With headwinds such as the war in Ukraine, China’s Covid-zero policy, the tighter labour market, and supply/demand imbalances, Rich Nuzum, Mercer’s president, Investments & Retirement, says that diversification will play a critical role in portfolio management.
“After one of the best 10-year periods for a 60/40 publicly traded stock-bond portfolio, we’ve had the worst first 6 months of the year for equity markets since 1970,” he said. “Asset owners are revisiting their strategic asset allocations to consider the resilience of their portfolios against increasing inflationary pressures, volatility, and potential disruptions to economic growth.
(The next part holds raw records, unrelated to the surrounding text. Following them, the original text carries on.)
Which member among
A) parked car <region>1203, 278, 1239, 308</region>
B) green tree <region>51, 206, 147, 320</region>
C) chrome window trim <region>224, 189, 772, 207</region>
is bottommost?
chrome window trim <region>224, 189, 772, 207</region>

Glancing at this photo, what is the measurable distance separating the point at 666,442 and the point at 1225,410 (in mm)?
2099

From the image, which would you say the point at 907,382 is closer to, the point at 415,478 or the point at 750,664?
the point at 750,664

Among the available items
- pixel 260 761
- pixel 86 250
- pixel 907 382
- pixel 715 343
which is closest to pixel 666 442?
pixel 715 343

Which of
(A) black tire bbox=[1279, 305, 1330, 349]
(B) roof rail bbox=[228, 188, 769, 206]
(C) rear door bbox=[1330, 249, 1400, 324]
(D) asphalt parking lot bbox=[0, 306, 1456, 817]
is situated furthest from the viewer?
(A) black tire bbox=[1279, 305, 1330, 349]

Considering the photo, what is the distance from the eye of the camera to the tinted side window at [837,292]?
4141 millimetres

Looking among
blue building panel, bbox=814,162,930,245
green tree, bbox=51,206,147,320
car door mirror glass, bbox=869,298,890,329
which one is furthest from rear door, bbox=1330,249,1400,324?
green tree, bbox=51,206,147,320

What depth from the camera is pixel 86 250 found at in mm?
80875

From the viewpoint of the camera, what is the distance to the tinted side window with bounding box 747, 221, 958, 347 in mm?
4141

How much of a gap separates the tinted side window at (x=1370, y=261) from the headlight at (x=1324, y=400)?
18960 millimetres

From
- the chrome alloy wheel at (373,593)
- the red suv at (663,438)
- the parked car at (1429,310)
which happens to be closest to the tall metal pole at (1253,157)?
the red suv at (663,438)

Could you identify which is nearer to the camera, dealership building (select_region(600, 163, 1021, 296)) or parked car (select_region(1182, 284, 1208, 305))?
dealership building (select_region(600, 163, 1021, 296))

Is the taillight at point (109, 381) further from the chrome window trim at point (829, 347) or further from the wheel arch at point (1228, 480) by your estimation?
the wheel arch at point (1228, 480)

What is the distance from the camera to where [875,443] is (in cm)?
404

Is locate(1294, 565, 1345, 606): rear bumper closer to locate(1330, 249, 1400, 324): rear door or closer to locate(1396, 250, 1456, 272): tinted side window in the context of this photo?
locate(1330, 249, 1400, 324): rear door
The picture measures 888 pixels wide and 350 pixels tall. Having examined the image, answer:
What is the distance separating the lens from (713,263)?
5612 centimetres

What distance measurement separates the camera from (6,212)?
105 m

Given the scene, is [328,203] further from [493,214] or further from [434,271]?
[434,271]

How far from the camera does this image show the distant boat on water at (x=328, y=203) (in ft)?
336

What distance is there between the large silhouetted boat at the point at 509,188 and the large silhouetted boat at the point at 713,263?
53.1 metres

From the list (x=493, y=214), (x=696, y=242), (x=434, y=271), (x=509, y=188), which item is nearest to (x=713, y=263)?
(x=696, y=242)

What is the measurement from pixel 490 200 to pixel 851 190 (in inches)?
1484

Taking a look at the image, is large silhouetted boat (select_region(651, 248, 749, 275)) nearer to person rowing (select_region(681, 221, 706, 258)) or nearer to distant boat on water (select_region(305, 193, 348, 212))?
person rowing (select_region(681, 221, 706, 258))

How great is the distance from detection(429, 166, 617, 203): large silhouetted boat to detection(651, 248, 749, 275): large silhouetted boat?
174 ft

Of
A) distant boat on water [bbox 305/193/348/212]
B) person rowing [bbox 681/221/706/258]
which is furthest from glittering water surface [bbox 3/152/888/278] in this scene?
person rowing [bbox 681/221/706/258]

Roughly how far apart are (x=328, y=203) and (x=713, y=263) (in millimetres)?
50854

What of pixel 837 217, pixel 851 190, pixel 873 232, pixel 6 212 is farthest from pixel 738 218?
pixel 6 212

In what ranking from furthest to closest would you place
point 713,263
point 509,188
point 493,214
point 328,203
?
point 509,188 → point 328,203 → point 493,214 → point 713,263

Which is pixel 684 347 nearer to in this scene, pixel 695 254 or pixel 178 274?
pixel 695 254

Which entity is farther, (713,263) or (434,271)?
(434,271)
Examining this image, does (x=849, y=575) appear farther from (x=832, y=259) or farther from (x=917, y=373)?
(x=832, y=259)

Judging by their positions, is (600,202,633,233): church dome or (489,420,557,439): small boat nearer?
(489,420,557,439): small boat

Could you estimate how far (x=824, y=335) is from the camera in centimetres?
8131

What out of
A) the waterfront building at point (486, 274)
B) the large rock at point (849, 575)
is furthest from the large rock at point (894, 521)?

Many are responding to the current environment by seeking to maximize their portfolio diversification within the context of their investment mandate.”
When asked about themes and opportunities that lie ahead for the asset management industry, respondents talked about renewed consideration of hedge funds, ESG policy, design, implementation and governance, and increased allocations to private markets as key areas of focus.
Two thirds of those presented with a model 60/40 portfolio said they would seek to add exposure to private markets in response to current market conditions.
“Asset owners are also revisiting, and in many cases increasing, the active share in their portfolios to pursue outperformance,” added Nuzum. “We believe skilled active management will become more important over the coming years as a means of improving diversification and pursuing overall investment objectives.”
He added that manager selection will become an even more crucial part of the investment process, requiring strong governance and proficiency in evaluating and accessing highly-rated managers and strategies.